Swap "camera" for "lens" in the material, starting with the line containing "Choosing from the" and going on through the end, and give back only those lines with everything else unchanged.
^^^^
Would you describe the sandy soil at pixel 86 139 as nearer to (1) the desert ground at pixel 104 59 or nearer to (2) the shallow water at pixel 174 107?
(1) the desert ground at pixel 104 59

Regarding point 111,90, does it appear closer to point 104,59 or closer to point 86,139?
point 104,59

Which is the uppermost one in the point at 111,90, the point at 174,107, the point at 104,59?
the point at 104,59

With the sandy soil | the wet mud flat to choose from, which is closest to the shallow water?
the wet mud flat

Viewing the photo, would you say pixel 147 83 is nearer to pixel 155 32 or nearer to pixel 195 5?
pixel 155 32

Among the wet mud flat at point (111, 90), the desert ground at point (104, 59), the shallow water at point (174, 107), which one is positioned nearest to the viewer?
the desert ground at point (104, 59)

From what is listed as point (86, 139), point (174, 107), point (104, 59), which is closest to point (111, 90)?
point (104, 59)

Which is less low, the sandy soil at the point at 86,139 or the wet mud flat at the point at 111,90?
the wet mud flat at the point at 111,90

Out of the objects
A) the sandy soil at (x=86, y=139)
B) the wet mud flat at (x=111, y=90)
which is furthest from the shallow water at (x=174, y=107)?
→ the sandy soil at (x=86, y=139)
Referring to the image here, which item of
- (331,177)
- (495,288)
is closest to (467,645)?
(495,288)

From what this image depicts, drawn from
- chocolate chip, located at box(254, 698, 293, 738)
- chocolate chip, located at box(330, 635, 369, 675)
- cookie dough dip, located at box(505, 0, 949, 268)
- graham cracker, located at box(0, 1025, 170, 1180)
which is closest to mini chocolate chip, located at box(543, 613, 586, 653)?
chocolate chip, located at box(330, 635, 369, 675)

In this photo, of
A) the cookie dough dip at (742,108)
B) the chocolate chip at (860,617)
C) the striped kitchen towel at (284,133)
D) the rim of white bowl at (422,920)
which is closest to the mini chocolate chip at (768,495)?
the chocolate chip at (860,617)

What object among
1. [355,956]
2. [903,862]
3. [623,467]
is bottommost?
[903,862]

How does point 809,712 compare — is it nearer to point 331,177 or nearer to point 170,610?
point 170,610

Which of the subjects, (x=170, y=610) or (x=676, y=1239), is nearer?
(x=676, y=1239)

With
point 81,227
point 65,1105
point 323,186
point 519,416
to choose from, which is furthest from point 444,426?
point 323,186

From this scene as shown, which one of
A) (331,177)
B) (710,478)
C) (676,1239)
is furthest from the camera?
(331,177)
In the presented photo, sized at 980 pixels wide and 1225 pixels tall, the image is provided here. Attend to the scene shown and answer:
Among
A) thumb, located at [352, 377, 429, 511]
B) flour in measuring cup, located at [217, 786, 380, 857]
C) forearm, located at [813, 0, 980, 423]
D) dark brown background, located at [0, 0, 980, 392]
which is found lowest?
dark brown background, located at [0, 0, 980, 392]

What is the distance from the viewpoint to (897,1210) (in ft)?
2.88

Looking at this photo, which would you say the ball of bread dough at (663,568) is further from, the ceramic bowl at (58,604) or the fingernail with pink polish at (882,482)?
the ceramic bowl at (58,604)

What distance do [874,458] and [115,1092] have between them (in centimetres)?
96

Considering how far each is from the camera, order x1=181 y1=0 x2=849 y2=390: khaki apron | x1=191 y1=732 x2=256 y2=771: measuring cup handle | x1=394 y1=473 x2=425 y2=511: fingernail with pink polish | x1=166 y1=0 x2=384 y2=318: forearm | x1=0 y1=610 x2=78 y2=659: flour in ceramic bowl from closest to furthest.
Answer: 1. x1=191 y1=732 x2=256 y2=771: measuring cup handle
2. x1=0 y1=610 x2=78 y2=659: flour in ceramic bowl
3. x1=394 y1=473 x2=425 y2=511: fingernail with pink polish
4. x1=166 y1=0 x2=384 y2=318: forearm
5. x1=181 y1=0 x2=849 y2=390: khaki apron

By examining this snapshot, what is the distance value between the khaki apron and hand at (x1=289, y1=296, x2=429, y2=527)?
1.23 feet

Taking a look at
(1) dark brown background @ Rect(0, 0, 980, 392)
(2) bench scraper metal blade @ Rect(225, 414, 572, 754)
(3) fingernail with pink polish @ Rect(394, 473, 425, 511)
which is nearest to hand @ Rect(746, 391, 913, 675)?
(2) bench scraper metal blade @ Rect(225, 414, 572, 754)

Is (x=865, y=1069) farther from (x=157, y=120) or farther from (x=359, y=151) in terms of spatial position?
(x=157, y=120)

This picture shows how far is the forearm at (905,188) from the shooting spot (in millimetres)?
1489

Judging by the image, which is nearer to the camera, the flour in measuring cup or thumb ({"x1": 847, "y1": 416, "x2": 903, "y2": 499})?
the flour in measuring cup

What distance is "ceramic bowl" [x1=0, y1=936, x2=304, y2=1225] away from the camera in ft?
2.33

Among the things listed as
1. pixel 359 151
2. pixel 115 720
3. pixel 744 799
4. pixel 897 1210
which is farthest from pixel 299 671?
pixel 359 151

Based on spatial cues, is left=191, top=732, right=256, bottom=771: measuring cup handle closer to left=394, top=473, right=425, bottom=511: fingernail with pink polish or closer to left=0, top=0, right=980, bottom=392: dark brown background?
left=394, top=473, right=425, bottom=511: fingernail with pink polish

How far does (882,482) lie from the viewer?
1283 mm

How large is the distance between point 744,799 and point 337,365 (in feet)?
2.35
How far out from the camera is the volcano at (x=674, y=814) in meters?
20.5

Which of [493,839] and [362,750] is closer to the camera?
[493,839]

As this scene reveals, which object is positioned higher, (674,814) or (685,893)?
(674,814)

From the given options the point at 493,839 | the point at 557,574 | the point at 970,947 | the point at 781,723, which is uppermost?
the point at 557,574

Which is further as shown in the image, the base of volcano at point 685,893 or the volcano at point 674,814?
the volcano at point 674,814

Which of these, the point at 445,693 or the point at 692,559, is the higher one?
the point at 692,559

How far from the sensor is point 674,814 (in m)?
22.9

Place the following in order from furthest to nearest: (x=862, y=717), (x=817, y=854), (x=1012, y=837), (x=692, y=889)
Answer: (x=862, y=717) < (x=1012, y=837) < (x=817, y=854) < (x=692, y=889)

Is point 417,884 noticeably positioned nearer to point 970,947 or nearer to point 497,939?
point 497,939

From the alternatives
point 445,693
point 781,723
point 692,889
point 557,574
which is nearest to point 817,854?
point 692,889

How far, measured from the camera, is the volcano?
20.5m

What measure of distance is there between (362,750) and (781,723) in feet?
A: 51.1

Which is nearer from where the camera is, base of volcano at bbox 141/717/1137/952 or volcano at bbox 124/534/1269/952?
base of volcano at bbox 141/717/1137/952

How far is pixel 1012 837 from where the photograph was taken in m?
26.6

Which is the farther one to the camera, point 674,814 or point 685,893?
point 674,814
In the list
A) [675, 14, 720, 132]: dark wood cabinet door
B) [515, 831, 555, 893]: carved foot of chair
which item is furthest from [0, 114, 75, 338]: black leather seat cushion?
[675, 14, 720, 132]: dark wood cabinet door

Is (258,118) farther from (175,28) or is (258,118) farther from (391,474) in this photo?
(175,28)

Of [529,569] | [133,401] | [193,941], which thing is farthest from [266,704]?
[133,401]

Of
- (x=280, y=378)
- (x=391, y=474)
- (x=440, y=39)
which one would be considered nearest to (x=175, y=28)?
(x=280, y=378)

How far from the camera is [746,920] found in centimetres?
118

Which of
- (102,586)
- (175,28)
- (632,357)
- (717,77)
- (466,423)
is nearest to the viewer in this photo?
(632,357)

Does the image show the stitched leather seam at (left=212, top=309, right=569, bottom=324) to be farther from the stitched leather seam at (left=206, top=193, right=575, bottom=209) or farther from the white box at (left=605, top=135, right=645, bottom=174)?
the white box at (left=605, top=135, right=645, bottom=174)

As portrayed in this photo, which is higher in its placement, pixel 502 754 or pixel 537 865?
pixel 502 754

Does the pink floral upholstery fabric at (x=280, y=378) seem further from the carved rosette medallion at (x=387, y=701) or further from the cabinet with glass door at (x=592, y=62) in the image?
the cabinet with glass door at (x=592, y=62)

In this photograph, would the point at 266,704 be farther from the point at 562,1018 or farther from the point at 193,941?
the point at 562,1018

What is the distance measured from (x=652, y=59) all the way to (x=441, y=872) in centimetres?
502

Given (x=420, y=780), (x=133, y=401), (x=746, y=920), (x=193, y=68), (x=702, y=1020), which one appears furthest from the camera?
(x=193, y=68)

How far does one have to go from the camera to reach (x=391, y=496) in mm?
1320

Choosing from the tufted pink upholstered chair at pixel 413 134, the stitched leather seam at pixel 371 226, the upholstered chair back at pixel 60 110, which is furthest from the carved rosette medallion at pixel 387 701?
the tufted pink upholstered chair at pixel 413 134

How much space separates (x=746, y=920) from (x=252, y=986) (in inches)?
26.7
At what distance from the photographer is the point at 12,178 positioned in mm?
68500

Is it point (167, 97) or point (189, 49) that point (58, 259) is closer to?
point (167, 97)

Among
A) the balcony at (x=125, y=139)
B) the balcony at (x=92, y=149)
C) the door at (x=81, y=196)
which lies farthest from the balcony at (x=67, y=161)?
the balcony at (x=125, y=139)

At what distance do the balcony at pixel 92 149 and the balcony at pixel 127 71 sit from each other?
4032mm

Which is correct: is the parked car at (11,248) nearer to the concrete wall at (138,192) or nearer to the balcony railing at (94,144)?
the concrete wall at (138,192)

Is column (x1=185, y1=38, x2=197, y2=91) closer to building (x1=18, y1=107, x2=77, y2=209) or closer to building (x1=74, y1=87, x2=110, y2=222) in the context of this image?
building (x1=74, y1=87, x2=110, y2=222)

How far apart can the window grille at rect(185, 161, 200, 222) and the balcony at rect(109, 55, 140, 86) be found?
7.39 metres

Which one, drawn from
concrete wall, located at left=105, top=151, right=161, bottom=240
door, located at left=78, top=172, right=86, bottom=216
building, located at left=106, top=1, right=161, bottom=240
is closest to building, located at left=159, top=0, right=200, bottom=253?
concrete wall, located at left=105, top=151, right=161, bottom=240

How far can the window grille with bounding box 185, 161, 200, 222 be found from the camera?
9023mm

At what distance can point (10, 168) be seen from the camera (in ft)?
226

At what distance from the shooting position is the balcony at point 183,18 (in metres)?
^^^^
▶ [Result]
Choosing from the tufted pink upholstered chair at pixel 413 134, the stitched leather seam at pixel 371 226, the upholstered chair back at pixel 60 110, which is furthest from the carved rosette medallion at pixel 387 701?
the tufted pink upholstered chair at pixel 413 134

How much space separates (x=746, y=920) from (x=252, y=986) (in inches)?
26.7
At what distance from the photographer is the point at 12,178 positioned in mm?
68500

Is it point (167, 97) or point (189, 49) that point (58, 259) is closer to?
point (167, 97)

Among
A) the balcony at (x=125, y=139)
B) the balcony at (x=92, y=149)
C) the door at (x=81, y=196)
which lies farthest from the balcony at (x=67, y=161)?
the balcony at (x=125, y=139)

At what distance do the balcony at pixel 92 149 and the balcony at pixel 127 71 sit from each other?
4032mm

Which is correct: is the parked car at (11,248) nearer to the concrete wall at (138,192) or nearer to the balcony railing at (94,144)?
the concrete wall at (138,192)

Is column (x1=185, y1=38, x2=197, y2=91) closer to building (x1=18, y1=107, x2=77, y2=209) or closer to building (x1=74, y1=87, x2=110, y2=222) in the context of this image?
building (x1=74, y1=87, x2=110, y2=222)

How far apart can the window grille at rect(185, 161, 200, 222) and the balcony at rect(109, 55, 140, 86) be found?
7.39 metres

Which one, drawn from
concrete wall, located at left=105, top=151, right=161, bottom=240
door, located at left=78, top=172, right=86, bottom=216
building, located at left=106, top=1, right=161, bottom=240
is closest to building, located at left=159, top=0, right=200, bottom=253?
concrete wall, located at left=105, top=151, right=161, bottom=240

How far can the window grille with bounding box 185, 161, 200, 222 be found from the lens?
9023mm

At what distance can point (10, 168) be seen from the lens (in ft)?
226

At what distance from the shooting position is the balcony at point 183,18 (in metres)?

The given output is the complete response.